Both of us lapse into silence. Finally, I place my forearms on the table and smile. “So, it is bette
r to know these things.”
He shakes his head, folds the fingers of his flattened hands together. “It’s always better to know. It is. That’s the great thing about being a detective, Lena. Information makes you stronger. And if it’s bad news, it makes you even stronger. This woman your dad told us about—she might really have something for us. She might recognize that tooth or give us a lead on where it came from.”
I nod, my chin propped on my fist. “Yeah. I know. Thought of all that.”
“It’s creepy—I know—to think there might be some connection between you and some lunatic out there. And sometimes you get tired of having to be brave. Brave wears you right out. Down to the bone. But if you can stand it—it’s always worth it.” He looks at me, a slim gray gaze. I look down; heat ripples along my spine. The thing that I don’t want to know is already there, like a germ inside my body. I know this. I slide my hands over his. He takes my hand, holds it under his nose like a bouquet, barely touching his lips to my skin.
Something in me sways toward him, but I hold back. I say, “I just needed a moment—to catch my breath.” I turn my hand over reflexively, removing it from his grasp.
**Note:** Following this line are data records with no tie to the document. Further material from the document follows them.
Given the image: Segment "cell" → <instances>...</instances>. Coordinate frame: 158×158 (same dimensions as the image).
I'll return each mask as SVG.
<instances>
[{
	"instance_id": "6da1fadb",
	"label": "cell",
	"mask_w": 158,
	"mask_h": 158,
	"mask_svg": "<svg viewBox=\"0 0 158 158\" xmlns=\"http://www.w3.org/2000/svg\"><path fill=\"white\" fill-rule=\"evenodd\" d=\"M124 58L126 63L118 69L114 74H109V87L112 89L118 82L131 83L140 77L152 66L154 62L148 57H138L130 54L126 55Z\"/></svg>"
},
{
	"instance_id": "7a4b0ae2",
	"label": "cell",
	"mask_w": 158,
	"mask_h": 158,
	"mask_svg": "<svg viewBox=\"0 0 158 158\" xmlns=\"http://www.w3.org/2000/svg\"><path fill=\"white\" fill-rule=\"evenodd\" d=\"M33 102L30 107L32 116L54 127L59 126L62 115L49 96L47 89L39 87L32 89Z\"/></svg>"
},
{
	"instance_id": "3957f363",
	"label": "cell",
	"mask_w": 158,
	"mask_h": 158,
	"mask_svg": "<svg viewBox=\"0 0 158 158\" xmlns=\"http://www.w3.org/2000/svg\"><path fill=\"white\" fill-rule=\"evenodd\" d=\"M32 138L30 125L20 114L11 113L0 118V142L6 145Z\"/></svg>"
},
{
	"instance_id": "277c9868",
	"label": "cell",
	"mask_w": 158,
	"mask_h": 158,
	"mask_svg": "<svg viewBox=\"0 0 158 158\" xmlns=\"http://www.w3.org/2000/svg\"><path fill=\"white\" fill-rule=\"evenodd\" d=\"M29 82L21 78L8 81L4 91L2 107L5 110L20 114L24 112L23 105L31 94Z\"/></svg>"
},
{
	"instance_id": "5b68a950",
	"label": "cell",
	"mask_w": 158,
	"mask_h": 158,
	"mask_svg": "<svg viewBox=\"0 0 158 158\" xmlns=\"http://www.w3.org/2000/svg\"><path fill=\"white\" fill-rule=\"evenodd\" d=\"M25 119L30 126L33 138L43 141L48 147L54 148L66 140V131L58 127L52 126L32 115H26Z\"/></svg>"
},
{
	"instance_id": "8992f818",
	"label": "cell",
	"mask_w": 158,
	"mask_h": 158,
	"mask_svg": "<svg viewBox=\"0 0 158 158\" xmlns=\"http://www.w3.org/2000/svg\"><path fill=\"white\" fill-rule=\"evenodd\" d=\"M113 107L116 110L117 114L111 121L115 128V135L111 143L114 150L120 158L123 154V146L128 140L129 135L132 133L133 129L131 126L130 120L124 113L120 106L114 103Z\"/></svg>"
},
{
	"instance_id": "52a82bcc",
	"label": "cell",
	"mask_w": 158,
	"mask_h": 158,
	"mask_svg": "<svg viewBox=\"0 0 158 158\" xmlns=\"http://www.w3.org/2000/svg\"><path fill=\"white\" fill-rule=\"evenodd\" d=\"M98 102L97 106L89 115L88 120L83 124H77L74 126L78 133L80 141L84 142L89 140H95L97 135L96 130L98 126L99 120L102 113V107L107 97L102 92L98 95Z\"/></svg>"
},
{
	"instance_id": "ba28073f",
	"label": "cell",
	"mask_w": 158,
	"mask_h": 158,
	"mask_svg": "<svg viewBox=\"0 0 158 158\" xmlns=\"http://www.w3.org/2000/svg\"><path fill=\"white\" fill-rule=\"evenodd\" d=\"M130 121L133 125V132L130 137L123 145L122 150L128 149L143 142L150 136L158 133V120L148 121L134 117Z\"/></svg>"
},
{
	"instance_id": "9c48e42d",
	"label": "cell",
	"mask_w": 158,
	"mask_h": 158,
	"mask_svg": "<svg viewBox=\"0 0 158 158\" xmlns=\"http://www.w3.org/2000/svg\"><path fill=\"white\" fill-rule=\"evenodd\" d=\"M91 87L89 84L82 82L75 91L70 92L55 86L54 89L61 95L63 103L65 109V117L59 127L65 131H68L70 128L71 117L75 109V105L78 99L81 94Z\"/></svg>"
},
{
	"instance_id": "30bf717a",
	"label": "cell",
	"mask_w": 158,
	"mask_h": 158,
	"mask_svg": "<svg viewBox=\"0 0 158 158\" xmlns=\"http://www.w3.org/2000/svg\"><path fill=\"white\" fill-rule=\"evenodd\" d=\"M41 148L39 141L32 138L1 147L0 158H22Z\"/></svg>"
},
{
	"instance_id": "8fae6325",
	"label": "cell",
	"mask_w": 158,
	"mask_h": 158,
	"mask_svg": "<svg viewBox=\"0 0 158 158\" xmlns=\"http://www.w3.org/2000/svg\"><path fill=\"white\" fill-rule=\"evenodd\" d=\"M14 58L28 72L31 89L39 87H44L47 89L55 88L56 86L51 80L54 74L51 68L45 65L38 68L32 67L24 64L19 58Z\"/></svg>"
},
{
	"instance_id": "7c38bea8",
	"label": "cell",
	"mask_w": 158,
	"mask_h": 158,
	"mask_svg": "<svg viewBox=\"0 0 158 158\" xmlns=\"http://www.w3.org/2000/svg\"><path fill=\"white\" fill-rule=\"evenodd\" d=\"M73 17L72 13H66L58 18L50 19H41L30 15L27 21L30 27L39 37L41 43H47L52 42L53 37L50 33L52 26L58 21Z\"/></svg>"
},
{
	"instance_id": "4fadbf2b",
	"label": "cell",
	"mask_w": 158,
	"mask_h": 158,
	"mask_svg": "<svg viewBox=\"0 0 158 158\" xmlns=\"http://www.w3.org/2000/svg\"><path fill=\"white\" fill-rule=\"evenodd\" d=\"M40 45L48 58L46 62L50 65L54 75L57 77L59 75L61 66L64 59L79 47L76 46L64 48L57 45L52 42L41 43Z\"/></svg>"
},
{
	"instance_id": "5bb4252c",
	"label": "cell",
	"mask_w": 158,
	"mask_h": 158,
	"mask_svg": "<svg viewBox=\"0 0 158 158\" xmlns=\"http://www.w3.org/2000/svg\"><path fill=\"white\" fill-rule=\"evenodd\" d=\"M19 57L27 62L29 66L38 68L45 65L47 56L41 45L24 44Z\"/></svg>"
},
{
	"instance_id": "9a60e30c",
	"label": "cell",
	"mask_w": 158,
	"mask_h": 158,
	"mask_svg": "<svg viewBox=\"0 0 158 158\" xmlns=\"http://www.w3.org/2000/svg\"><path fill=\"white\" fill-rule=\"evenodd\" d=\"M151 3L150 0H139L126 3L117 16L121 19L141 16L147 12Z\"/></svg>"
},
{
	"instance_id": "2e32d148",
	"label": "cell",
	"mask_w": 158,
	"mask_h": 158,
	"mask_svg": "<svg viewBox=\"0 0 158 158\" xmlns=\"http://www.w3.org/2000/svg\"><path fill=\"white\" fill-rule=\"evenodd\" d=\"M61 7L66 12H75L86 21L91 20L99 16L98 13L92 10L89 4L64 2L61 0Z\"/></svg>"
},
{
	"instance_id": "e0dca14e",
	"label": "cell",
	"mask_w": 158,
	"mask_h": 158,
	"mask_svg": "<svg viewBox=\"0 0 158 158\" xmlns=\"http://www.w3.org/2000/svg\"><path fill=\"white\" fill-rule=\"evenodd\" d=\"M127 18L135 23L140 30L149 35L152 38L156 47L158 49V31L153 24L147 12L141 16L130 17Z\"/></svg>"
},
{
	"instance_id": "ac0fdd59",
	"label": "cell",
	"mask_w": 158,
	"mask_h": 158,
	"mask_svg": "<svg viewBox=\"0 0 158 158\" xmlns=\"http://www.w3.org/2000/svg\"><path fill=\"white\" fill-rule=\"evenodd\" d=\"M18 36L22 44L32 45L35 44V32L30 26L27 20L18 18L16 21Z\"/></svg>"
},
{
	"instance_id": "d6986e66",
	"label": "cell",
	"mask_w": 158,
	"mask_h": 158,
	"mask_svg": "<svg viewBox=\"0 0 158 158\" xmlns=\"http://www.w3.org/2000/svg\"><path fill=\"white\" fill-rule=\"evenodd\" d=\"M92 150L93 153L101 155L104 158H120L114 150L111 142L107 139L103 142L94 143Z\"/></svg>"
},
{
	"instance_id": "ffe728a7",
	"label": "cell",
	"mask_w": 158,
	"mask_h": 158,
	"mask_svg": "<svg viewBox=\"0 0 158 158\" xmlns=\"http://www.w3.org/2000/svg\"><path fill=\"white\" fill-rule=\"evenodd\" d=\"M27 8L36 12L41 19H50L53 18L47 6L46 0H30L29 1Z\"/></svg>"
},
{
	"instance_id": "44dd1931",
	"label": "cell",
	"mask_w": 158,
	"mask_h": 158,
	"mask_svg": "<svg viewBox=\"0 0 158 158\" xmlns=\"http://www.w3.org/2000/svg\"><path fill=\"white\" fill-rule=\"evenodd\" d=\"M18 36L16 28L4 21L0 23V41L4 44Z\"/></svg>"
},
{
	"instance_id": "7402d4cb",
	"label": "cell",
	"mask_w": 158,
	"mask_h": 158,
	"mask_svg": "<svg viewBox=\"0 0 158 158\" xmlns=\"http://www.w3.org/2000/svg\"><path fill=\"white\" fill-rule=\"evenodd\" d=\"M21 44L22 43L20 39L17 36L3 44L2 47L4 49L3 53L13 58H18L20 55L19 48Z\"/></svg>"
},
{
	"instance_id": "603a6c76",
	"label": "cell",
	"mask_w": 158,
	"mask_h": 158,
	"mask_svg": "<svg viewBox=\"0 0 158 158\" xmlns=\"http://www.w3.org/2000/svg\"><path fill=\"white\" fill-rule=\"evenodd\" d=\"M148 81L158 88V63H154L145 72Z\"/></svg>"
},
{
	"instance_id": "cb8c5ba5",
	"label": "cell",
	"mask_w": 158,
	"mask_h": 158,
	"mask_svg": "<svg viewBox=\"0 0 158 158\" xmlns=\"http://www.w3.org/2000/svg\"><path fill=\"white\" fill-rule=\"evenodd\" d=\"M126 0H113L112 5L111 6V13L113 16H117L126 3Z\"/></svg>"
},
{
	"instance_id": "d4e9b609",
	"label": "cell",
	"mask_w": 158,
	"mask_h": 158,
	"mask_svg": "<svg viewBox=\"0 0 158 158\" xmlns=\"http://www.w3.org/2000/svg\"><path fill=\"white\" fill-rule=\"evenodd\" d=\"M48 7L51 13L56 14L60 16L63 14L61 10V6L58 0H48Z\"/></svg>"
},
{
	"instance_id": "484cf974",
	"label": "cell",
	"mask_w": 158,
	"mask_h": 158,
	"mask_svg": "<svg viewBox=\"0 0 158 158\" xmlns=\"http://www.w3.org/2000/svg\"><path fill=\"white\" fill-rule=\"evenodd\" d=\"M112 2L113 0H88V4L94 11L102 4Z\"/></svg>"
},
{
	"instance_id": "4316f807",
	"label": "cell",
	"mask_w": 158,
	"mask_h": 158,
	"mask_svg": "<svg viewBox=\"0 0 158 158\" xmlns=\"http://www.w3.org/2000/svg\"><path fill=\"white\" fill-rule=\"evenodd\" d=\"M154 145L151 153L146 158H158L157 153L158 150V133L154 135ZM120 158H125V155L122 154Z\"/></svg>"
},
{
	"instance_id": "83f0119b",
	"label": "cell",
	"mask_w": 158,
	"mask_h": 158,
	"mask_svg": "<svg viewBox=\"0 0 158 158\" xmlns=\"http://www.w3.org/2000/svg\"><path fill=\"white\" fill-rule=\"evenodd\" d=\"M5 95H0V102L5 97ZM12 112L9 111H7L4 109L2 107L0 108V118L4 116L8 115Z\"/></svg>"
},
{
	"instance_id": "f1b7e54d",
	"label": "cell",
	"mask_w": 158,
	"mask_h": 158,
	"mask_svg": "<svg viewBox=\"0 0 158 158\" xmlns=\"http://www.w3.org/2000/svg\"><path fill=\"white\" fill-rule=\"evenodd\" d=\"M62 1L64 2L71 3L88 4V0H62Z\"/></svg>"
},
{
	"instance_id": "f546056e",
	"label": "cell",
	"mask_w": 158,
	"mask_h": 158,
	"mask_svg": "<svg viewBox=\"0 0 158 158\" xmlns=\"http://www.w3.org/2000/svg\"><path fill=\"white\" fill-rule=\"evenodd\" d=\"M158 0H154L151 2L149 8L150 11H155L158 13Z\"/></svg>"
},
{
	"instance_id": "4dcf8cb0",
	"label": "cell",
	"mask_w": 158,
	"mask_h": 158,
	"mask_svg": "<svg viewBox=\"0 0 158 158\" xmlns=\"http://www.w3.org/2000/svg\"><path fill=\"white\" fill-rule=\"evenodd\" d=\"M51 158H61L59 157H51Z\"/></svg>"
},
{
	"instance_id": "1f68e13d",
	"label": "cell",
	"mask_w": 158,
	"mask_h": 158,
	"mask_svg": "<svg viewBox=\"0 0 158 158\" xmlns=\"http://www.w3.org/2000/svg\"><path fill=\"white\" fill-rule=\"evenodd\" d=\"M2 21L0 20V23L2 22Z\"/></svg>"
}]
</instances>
Keller smiles. He stuffs a napkin into his empty soda cup, tosses it from the seat into the open trash barrel against the wall. He says quietly, “Then let’s do it.”
CHAPTER 32
THERE’S A SOLEMN STATELINESS TO THIS SMALL VILLAGE, FILLED with older homes, cottages and quaint colonials. 426 Third Avenue is a wooden house with chocolate-brown shutters and terra-cotta window boxes. Keller pulls in front and places his hand on the seat back above my shoulders. “Any of this look familiar?”
“Not really,” I say.
Keller wraps his hand around mine. “All right?”
For a moment, I don’t move. I shrink away from the car door. The house seems to wobble, its outlines soften, miragelike. Keller turns toward me, my hand still suspended inside his. It’s like a shift in the chemistry of my body, this panicky sense that I’m not ready to hear what this woman may have to say. I try to stall: “Wait—maybe . . . I’m thinking maybe I better get back to the Lab. I can do this another time.”